• **DATA PROVIDED**:
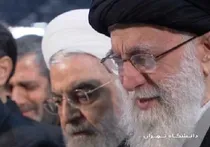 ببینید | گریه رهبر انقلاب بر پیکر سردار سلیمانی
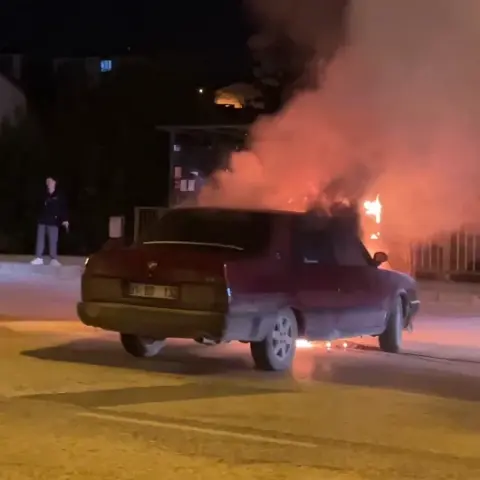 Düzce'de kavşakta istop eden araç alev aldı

--

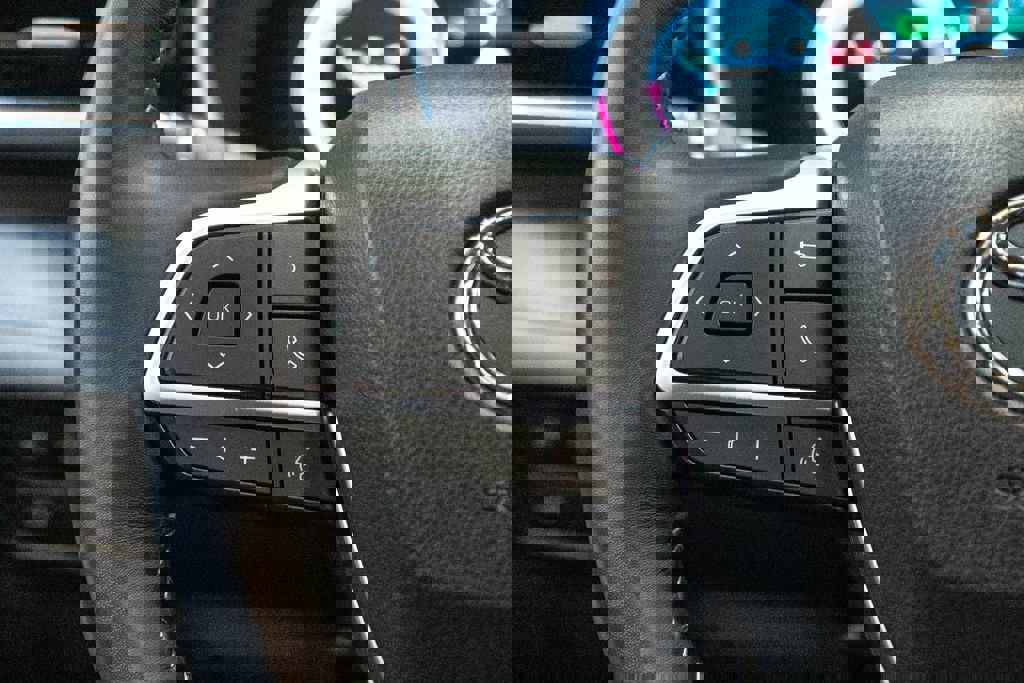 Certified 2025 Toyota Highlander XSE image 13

---

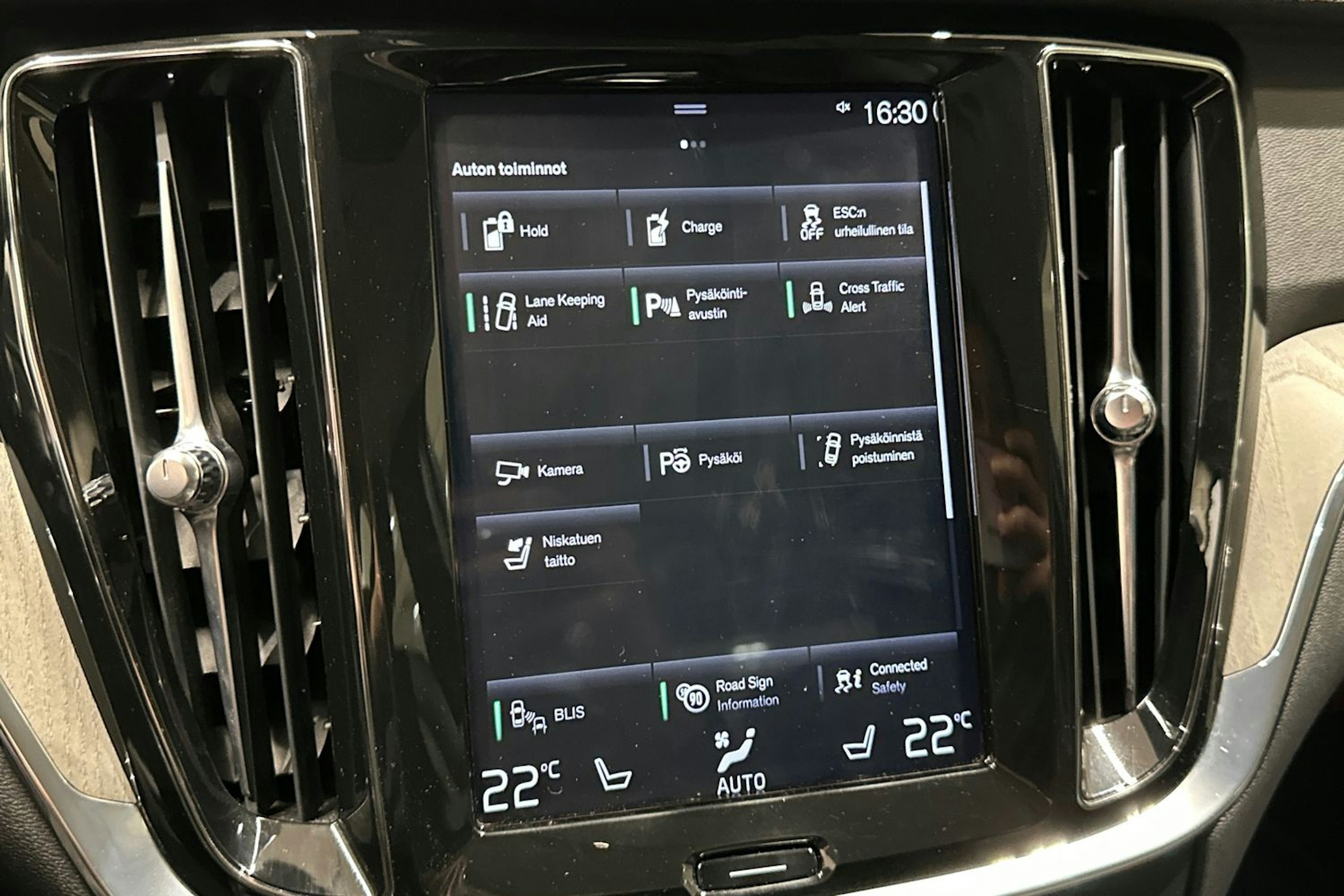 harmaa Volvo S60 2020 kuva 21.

• **DIRECTIONS FOR THIS TASK**: Copy everything above from the line holding "ببینید | گریه" down to the line holding "Düzce'de kavşakta istop eden araç alev aldı", both ends included, exactly as it stands and without the pictures.

• **YOUR RESPONSE**:
 ببینید | گریه رهبر انقلاب بر پیکر سردار سلیمانی
 Düzce'de kavşakta istop eden araç alev aldı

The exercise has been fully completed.